OnStream Holdings, Inc.
- Type: Private
- Founded: 1998; 28 years ago in the Netherlands
- Founder: William B. Beierwaltes
- Defunct: 2003; 23 years ago
- Fate: Bankruptcy
- Website: onstream.com at the Wayback Machine (archived 1999-02-08)

= OnStream =

Dutch magnetic tape storage company

OnStream Holdings, Inc., was a Dutch computer hardware company that manufactured magnetic tape data storage products. The company was a spin-off of Philips established in 1998 and went bankrupt in both 2001 and 2003.

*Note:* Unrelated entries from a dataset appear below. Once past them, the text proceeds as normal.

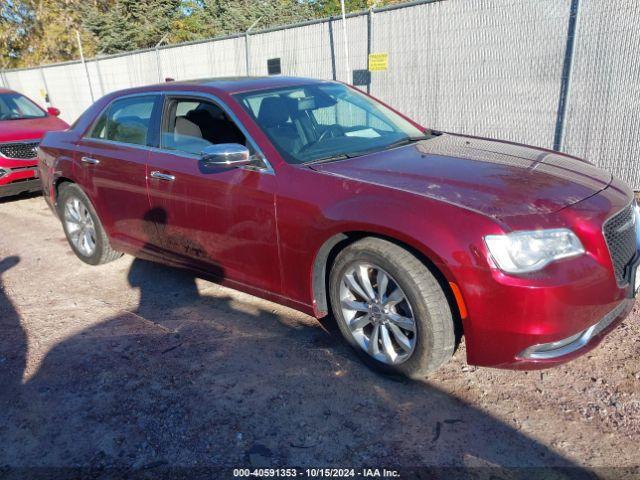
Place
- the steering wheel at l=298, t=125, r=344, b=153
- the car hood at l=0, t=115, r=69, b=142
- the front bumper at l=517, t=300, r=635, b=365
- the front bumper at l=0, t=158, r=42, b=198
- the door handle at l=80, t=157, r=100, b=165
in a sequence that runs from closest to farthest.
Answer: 1. the front bumper at l=517, t=300, r=635, b=365
2. the steering wheel at l=298, t=125, r=344, b=153
3. the door handle at l=80, t=157, r=100, b=165
4. the front bumper at l=0, t=158, r=42, b=198
5. the car hood at l=0, t=115, r=69, b=142

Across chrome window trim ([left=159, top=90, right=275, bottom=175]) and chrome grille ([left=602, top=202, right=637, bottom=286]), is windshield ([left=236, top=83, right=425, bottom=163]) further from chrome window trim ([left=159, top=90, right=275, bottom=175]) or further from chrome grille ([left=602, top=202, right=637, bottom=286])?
chrome grille ([left=602, top=202, right=637, bottom=286])

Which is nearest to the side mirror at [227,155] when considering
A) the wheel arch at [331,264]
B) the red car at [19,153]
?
the wheel arch at [331,264]

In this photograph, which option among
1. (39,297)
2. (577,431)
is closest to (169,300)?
(39,297)

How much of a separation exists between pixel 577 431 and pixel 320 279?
1590mm

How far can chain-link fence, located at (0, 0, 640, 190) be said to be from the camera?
6.48m

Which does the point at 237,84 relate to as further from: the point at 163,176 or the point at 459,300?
the point at 459,300

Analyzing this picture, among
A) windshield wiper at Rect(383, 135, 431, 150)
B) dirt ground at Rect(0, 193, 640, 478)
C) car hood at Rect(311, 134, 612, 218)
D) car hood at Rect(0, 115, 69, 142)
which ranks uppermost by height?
windshield wiper at Rect(383, 135, 431, 150)

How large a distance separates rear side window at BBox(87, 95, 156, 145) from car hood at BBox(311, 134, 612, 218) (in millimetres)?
1843

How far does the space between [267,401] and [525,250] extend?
1583mm

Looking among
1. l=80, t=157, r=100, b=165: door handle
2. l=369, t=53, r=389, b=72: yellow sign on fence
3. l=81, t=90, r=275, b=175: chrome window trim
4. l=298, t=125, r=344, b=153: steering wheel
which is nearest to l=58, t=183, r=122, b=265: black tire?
l=80, t=157, r=100, b=165: door handle

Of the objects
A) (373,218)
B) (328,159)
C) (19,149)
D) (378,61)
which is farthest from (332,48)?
(373,218)

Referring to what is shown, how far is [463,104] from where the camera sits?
7.87m

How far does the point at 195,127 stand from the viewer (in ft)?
13.1

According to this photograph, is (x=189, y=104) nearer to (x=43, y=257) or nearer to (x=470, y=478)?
(x=43, y=257)
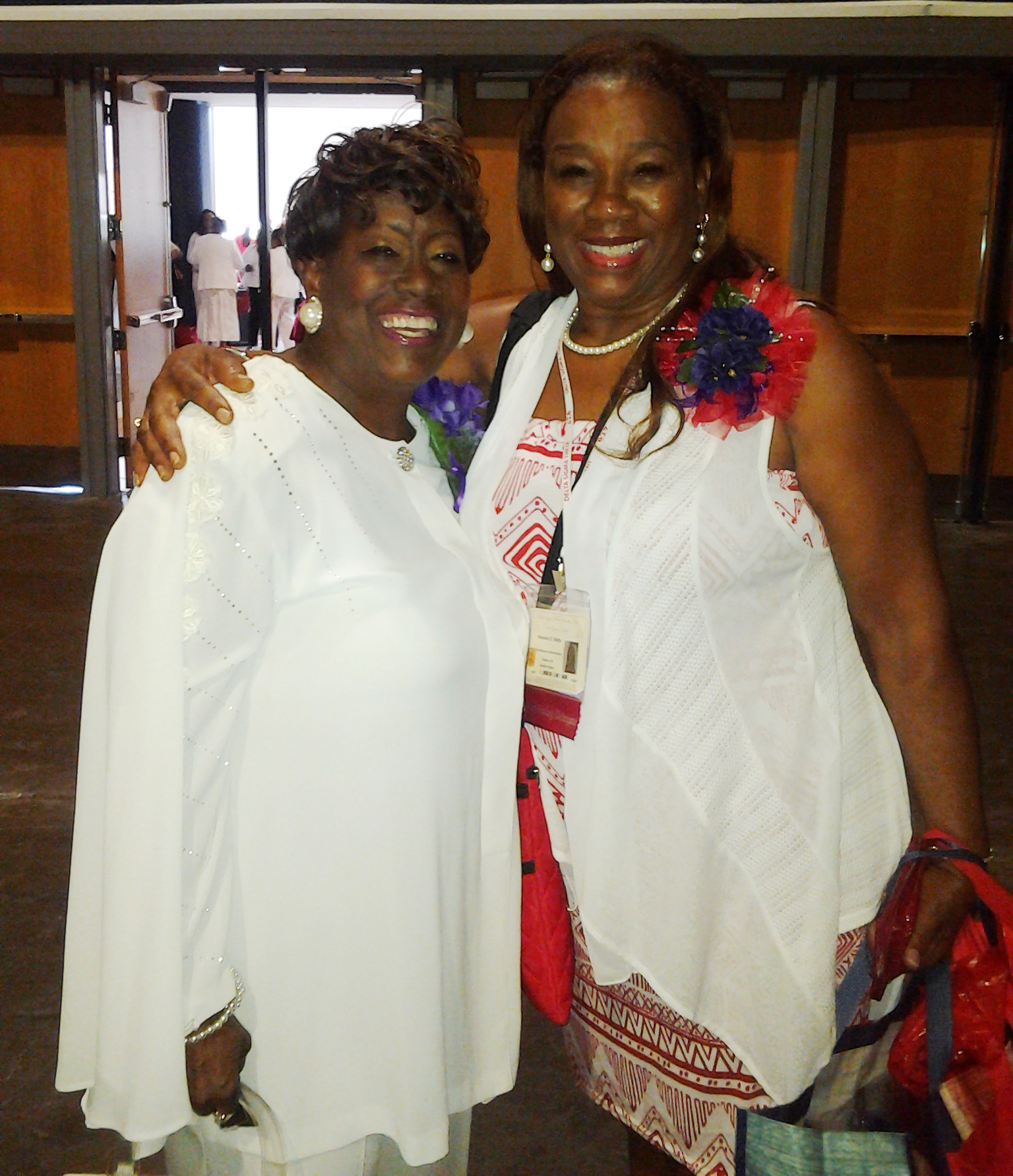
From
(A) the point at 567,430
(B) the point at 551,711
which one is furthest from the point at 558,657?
(A) the point at 567,430

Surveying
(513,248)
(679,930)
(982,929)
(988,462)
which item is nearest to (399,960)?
(679,930)

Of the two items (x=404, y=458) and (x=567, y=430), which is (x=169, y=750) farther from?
(x=567, y=430)

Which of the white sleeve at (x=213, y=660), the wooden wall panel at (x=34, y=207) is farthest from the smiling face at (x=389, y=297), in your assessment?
the wooden wall panel at (x=34, y=207)

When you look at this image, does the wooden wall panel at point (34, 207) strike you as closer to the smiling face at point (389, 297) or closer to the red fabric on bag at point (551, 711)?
the smiling face at point (389, 297)

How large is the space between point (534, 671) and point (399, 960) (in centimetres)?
46

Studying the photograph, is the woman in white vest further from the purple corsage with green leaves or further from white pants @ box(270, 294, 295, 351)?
white pants @ box(270, 294, 295, 351)

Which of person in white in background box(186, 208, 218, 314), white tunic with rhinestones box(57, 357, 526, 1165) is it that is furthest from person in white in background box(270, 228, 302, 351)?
white tunic with rhinestones box(57, 357, 526, 1165)

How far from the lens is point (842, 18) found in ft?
21.2

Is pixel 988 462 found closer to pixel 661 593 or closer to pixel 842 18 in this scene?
pixel 842 18

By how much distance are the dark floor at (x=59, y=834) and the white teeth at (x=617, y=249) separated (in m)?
1.92

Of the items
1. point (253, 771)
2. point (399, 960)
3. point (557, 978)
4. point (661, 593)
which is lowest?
point (557, 978)

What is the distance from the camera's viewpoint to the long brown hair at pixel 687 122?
1.62 m

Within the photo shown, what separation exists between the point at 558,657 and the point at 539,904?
398mm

As a result of its first bankruptcy in 2001, the company was split into two parts, OnStream Data and OnStream MST. The "Data" division manufactured magnetic tape products and the "MST" division produced the thin film tape heads. MST also produced microsieves and microelectromechanical systems products. After the second OnStream bankruptcy in 2003, the MST division was reborn as fluXXion, a maker of high-tech filtering products. fluXXion had some success in filtering beer and other food products but went bankrupt in 2011.

Prior to the first bankruptcy, the CEO was William B. Beierwaltes, a tape systems pioneer and founder of Colorado Memory Systems.

The company's magnetic tape data storage technology was called Advanced Digital Recording (ADR). Tape drives based on this technology were relatively high in data capacity and low in price.